Человечьего знак жилья.

Пусть – провинция. Пусть – барак.

Пусть – Москва. Значит, надо так.

Мрак – отхлынет. И мгла – уйдёт.

Если сердце – чего-то ждёт.

Если в душу придёт – весна.

Если цель впереди – ясна.

Если холод средьзимний – лют.

И спасает – всегдашний труд.

Художница необычная.

Выразительница недосказанного.

Сказительница. Рукодельница.

Может быть – даже волшебница.

Долгие годы – супруга Евгения Леонидовича.

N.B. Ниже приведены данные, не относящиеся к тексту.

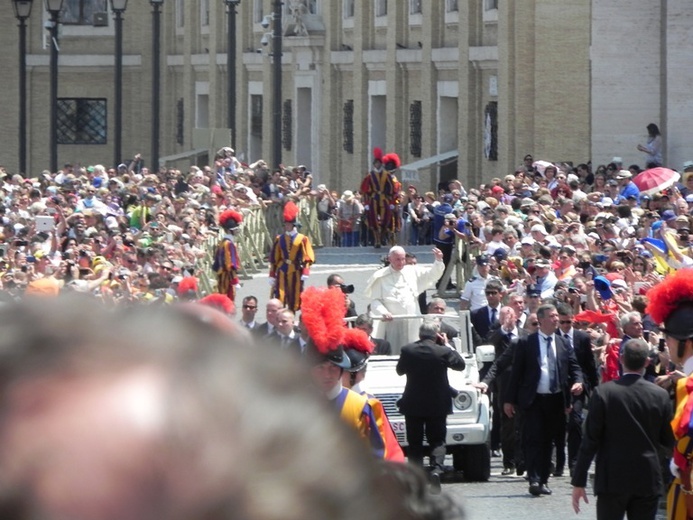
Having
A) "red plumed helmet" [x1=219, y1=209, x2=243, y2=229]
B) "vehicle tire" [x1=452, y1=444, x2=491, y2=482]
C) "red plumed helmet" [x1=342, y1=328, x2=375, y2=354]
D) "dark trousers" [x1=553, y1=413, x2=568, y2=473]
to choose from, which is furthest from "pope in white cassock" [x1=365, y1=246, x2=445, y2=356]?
"red plumed helmet" [x1=342, y1=328, x2=375, y2=354]

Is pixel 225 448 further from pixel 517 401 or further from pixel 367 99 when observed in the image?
pixel 367 99

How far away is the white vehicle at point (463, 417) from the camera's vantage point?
15.1 metres

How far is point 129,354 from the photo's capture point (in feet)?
3.49

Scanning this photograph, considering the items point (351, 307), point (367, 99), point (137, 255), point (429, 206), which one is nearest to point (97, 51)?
point (367, 99)

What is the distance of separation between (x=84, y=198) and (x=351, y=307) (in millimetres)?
16784

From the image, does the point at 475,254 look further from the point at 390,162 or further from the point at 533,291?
the point at 533,291

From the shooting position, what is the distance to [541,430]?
13875 millimetres

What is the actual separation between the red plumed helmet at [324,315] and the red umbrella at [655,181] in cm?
1640

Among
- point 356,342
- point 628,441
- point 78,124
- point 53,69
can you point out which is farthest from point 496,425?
point 78,124

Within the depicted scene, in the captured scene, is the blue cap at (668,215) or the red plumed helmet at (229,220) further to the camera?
the red plumed helmet at (229,220)

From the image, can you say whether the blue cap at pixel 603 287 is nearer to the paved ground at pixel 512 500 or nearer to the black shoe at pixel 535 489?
the paved ground at pixel 512 500

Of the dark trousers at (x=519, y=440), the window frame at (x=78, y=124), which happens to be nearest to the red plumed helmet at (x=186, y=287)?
the dark trousers at (x=519, y=440)

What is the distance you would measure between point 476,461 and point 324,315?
21.5ft

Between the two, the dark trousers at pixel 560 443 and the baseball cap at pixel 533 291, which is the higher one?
the baseball cap at pixel 533 291
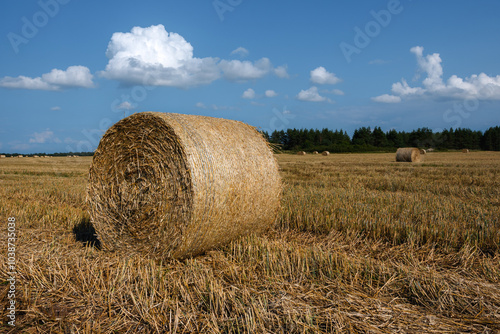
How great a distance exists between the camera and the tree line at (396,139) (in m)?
71.8

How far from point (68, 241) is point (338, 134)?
80814mm

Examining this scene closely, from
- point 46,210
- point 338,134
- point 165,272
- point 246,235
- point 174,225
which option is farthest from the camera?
point 338,134

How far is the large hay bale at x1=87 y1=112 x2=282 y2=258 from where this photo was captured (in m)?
4.58

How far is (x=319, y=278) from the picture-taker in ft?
12.8

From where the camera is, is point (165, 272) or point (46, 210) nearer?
point (165, 272)

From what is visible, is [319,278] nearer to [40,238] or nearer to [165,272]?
[165,272]

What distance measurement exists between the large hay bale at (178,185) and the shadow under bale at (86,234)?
1.35ft

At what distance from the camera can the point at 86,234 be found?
6164mm

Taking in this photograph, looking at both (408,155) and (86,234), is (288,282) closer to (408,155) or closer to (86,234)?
(86,234)

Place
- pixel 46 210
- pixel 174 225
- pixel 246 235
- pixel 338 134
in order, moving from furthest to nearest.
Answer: pixel 338 134 < pixel 46 210 < pixel 246 235 < pixel 174 225

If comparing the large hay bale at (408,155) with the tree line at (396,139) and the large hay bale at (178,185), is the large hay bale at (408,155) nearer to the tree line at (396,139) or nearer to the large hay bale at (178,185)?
the large hay bale at (178,185)

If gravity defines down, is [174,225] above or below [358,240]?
above

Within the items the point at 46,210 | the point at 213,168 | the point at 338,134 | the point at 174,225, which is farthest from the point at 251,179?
the point at 338,134

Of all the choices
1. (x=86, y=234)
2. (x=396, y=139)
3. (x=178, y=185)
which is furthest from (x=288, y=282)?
(x=396, y=139)
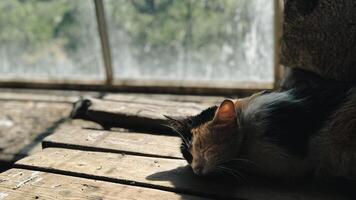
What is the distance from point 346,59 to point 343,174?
2.45 feet

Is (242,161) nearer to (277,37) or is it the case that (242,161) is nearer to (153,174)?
(153,174)

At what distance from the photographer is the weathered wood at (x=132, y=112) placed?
2.67 m

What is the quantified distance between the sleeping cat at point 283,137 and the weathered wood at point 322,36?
44 cm

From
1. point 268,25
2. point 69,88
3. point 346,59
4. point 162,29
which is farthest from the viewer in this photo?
point 69,88

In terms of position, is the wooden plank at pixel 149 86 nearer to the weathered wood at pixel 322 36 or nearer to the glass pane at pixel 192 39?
the glass pane at pixel 192 39

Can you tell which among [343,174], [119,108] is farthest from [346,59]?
[119,108]

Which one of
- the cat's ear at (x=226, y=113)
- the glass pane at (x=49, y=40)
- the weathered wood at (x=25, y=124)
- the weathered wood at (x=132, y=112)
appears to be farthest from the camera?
the glass pane at (x=49, y=40)

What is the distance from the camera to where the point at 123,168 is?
2.15 metres

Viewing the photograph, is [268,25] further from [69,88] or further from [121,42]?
[69,88]

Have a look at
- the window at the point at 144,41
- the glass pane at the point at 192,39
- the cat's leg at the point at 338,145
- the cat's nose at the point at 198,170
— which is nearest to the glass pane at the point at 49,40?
the window at the point at 144,41

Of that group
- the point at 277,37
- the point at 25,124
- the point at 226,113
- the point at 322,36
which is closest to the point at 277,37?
the point at 277,37

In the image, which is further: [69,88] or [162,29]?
[69,88]

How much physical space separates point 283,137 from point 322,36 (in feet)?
2.66

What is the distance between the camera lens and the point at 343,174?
1.76m
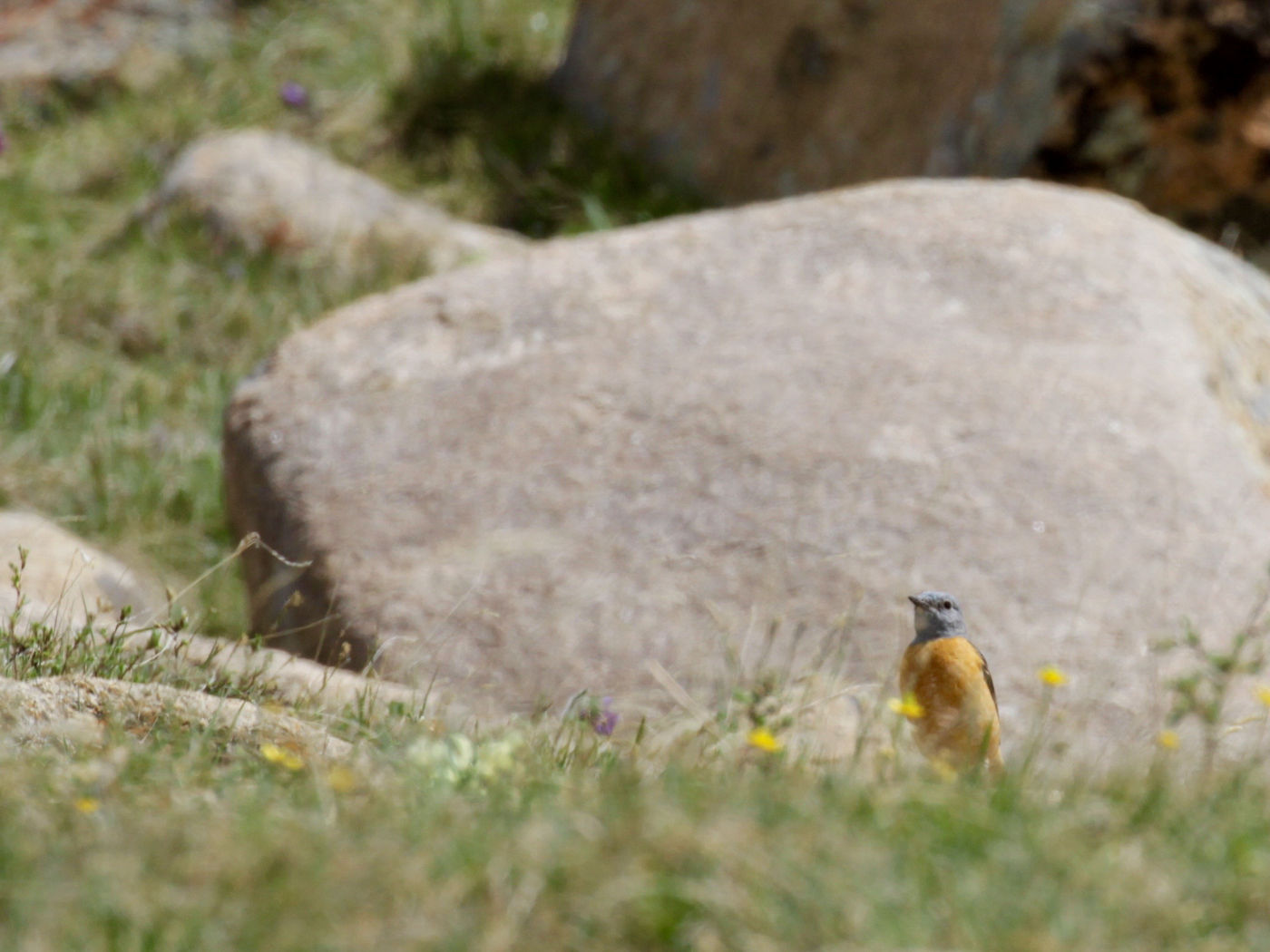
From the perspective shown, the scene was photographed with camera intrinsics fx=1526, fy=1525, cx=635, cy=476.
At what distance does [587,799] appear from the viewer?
1851mm

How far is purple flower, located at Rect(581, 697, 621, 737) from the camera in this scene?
2482 millimetres

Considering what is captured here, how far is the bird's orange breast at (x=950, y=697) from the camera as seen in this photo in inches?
95.3

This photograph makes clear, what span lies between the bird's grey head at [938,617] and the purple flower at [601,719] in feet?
1.86

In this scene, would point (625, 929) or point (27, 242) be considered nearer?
point (625, 929)

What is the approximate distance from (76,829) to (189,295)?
5196 millimetres

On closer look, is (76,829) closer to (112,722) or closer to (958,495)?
(112,722)

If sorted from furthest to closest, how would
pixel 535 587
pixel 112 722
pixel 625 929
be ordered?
pixel 535 587 → pixel 112 722 → pixel 625 929

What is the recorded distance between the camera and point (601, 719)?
8.86 feet

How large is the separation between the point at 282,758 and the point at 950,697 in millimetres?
1050

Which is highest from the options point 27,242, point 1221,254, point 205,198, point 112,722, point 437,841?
point 1221,254

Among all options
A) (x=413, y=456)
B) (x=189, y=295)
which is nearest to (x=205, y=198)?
(x=189, y=295)

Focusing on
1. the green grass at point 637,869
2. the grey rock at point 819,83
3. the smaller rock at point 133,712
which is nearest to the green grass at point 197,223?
the grey rock at point 819,83

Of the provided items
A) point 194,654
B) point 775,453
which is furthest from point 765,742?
point 775,453

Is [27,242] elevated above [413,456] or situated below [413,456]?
below
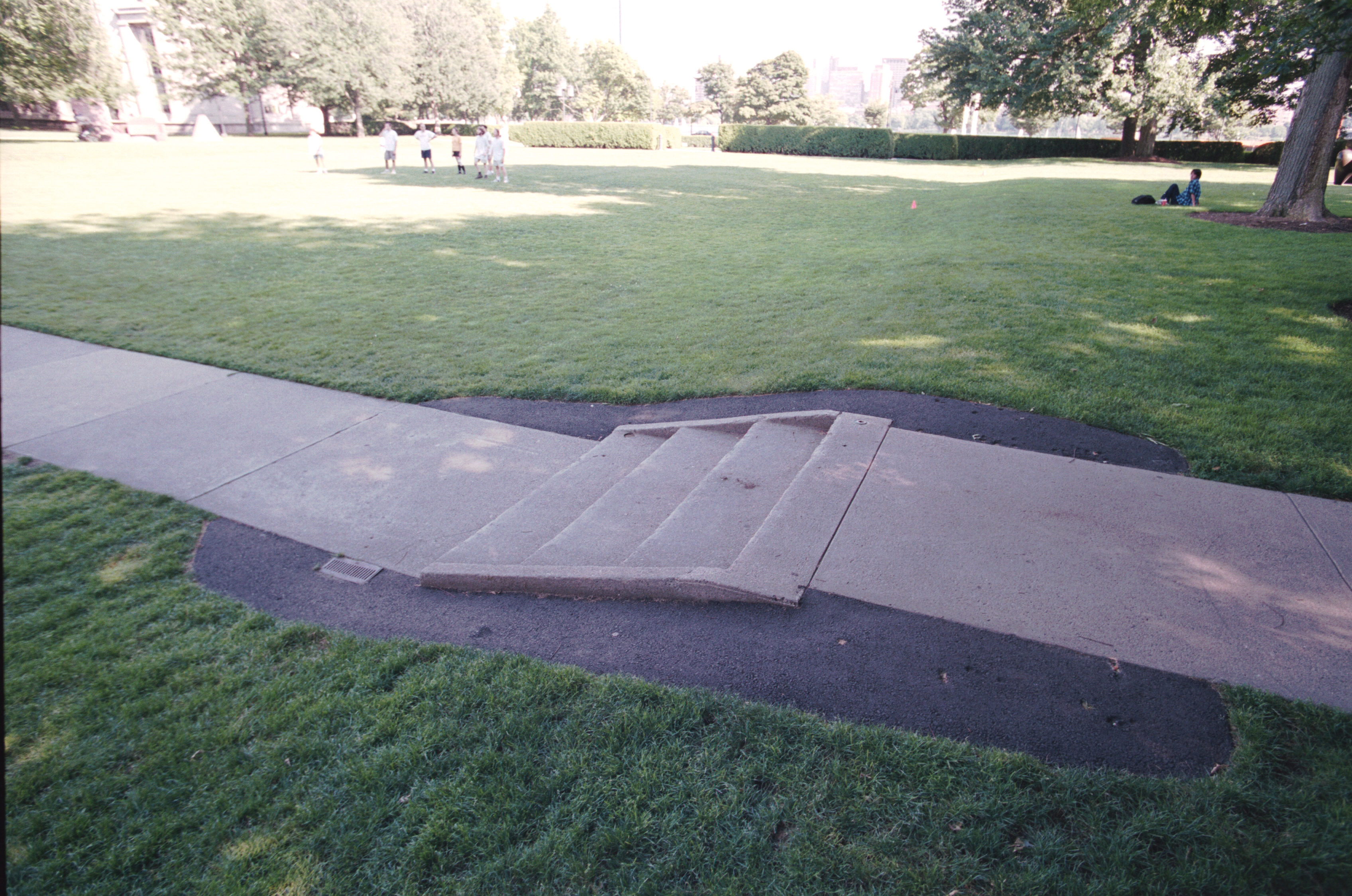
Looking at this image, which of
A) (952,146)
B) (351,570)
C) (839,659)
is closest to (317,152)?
(351,570)

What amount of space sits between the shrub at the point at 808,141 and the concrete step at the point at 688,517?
47.7 m

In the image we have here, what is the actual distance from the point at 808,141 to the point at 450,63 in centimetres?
2976

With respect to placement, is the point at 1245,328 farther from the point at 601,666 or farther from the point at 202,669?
the point at 202,669

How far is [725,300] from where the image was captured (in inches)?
419

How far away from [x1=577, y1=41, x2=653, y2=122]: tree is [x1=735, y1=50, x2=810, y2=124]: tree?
14.5m

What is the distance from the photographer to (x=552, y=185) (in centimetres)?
2627

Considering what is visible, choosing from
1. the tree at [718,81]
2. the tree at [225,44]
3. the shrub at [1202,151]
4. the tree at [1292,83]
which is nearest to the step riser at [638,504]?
the tree at [1292,83]

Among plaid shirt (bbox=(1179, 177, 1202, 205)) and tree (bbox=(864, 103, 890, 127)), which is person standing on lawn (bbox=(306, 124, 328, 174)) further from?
tree (bbox=(864, 103, 890, 127))

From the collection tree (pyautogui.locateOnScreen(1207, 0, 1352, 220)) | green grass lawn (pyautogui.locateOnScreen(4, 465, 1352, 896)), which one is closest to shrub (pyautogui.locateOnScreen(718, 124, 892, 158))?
tree (pyautogui.locateOnScreen(1207, 0, 1352, 220))

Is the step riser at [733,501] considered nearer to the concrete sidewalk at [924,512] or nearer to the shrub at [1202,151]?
the concrete sidewalk at [924,512]

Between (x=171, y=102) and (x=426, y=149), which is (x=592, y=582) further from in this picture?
(x=171, y=102)

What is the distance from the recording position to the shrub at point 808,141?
159 ft

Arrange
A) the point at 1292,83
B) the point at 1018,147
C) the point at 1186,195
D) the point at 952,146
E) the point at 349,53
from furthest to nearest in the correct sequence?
1. the point at 349,53
2. the point at 1018,147
3. the point at 952,146
4. the point at 1186,195
5. the point at 1292,83

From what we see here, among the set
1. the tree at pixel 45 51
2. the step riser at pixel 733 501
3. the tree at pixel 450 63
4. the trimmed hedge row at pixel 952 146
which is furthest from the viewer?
the tree at pixel 450 63
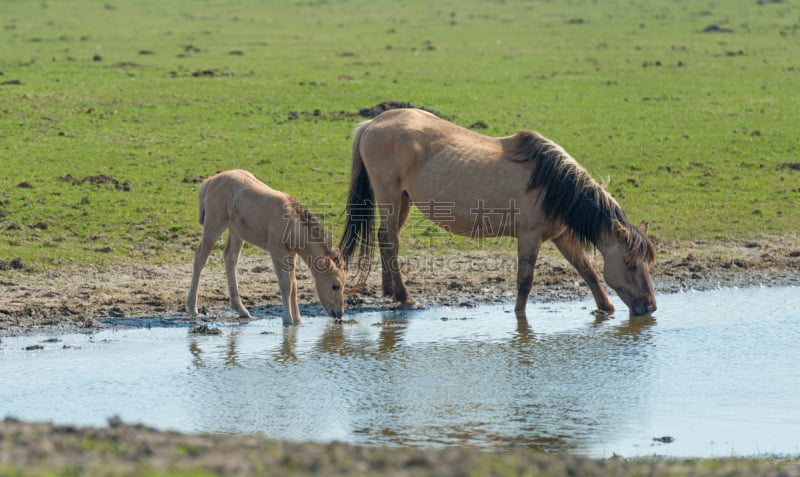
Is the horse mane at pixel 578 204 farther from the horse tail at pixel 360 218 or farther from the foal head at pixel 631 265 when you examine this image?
the horse tail at pixel 360 218

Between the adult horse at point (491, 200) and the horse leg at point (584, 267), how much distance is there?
0.03 ft

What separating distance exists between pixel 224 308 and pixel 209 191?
1.23 meters

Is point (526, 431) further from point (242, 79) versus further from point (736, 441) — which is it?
point (242, 79)

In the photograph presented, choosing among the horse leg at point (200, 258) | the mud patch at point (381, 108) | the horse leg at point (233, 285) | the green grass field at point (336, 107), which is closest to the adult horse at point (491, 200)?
the horse leg at point (233, 285)

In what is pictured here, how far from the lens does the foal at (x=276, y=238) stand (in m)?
10.9

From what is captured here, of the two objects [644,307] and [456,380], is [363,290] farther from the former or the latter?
[456,380]

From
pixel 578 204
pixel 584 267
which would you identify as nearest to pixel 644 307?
pixel 584 267

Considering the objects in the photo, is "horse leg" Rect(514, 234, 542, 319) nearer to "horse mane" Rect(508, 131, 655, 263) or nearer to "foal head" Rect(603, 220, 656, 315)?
"horse mane" Rect(508, 131, 655, 263)

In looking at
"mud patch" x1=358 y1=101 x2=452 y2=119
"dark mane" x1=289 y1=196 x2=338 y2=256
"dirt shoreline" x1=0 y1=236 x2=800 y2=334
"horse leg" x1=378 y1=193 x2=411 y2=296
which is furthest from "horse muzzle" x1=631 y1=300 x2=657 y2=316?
"mud patch" x1=358 y1=101 x2=452 y2=119

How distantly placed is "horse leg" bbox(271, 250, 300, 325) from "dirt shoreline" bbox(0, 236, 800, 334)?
1.35 ft

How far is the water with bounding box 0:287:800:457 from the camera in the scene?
771cm

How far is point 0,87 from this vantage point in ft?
68.2

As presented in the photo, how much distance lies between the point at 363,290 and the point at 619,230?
3032 mm

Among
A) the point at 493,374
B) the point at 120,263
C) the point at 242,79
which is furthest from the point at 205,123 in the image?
the point at 493,374
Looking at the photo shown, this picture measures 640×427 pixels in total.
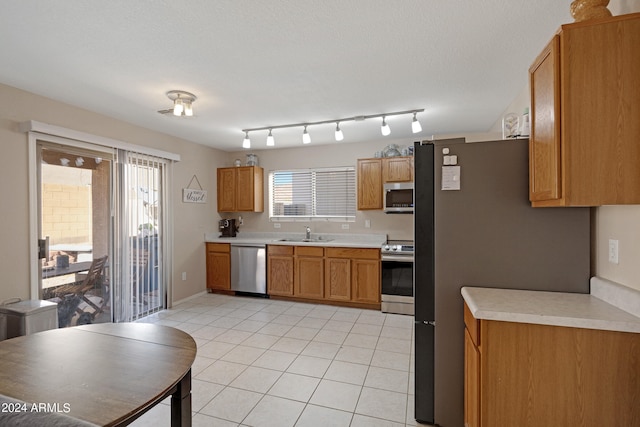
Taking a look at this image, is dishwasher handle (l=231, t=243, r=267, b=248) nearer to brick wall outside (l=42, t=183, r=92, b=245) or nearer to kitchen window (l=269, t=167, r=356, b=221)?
kitchen window (l=269, t=167, r=356, b=221)

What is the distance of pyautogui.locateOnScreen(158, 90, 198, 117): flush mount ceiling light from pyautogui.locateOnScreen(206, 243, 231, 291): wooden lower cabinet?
104 inches

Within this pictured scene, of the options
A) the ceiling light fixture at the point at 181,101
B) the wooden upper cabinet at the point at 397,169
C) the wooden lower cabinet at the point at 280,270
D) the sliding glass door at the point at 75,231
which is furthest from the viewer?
the wooden lower cabinet at the point at 280,270

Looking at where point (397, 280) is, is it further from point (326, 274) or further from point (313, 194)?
point (313, 194)

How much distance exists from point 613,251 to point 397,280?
270cm

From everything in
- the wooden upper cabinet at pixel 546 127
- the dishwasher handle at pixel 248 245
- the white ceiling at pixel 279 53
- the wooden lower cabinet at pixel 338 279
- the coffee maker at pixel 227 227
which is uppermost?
the white ceiling at pixel 279 53

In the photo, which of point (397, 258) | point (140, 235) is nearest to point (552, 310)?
point (397, 258)

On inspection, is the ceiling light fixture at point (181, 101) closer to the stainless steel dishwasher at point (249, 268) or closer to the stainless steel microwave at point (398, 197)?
the stainless steel dishwasher at point (249, 268)

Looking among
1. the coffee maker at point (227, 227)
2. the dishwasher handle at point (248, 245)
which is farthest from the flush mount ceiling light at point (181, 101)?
the coffee maker at point (227, 227)

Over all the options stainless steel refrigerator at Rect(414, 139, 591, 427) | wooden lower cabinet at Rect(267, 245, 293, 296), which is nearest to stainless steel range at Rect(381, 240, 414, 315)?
wooden lower cabinet at Rect(267, 245, 293, 296)

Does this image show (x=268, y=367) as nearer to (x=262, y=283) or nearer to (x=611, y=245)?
(x=262, y=283)

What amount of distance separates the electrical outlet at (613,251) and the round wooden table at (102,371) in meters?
2.09

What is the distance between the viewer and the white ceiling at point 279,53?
66.9 inches

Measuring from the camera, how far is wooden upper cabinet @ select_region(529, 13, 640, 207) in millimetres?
1257

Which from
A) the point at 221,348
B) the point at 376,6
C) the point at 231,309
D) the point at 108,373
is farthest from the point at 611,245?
the point at 231,309
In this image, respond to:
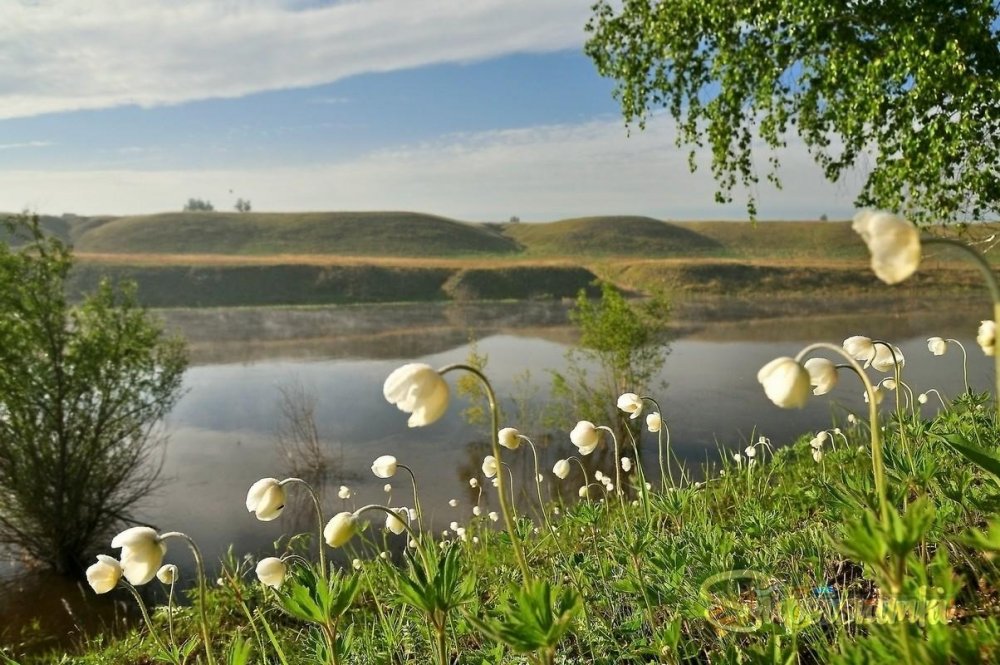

Верная, добрая, умная, достойная, светлая женщина.

Дама. Соратница. Друг.

И слова её – все, без вычетов, негромкие, но серьёзные, значительные во всём, в любой, казалось бы, мелочи, рачительные, разумные, светящиеся на солнце и при свече, горящей в обиталище скромном, на грани города и раздолья пригородного, на грани забвения и вдохновения, откровения и прозрения, в котором ясны очертания других, небывалых миров, уводящих в дали, где грезится пора блаженных даров, слова со своею музыкой, прерывистые, волокнистые, со сквозной золотою нитью, с прожилками тонкими, чистые.

И работы её – прозрачные, словно камешки-самоцветы коктебельские в дни, когда плещут волны, и берег весь, влажный, летний, усеян ими, собирай – не хочу, бери, если хочешь, в ладонь, смотри, перемешивай их с другими, потихоньку перебирай, словно чётки, сложи в узоры, чтоб ненастья нам ждать нескоро, чтобы цвёл киммерийский рай.

И жизнь её, долгая, трудная, жизнь юдольная, жизнь земная, – при всём, что пришлось ей вынести на пути своём, – очень светлая.

Такая, что чудится мне за нею ныне – сияние.


Лев Кропивницкий. Художник.

Авангардный, конечно. Иначе, наверно, и быть не могло.

В молодости – нахлебался горя, сидел в лагерях, вместе с другом своим, художником очень хорошим, тонким, несколько неотмирным, как могло показаться кому-то, но на самом-то деле просто преображавшим явь по-своему, и видения создававшим на фоне страшной действительности советской, в живописи и в графике, лаконичной и удивительно тонкой, трепетной, точной, волшебной, Борисом Свешниковым.

Испытаний разнообразных в жизни Льва Кропивницкого было предостаточно, даже с избытком.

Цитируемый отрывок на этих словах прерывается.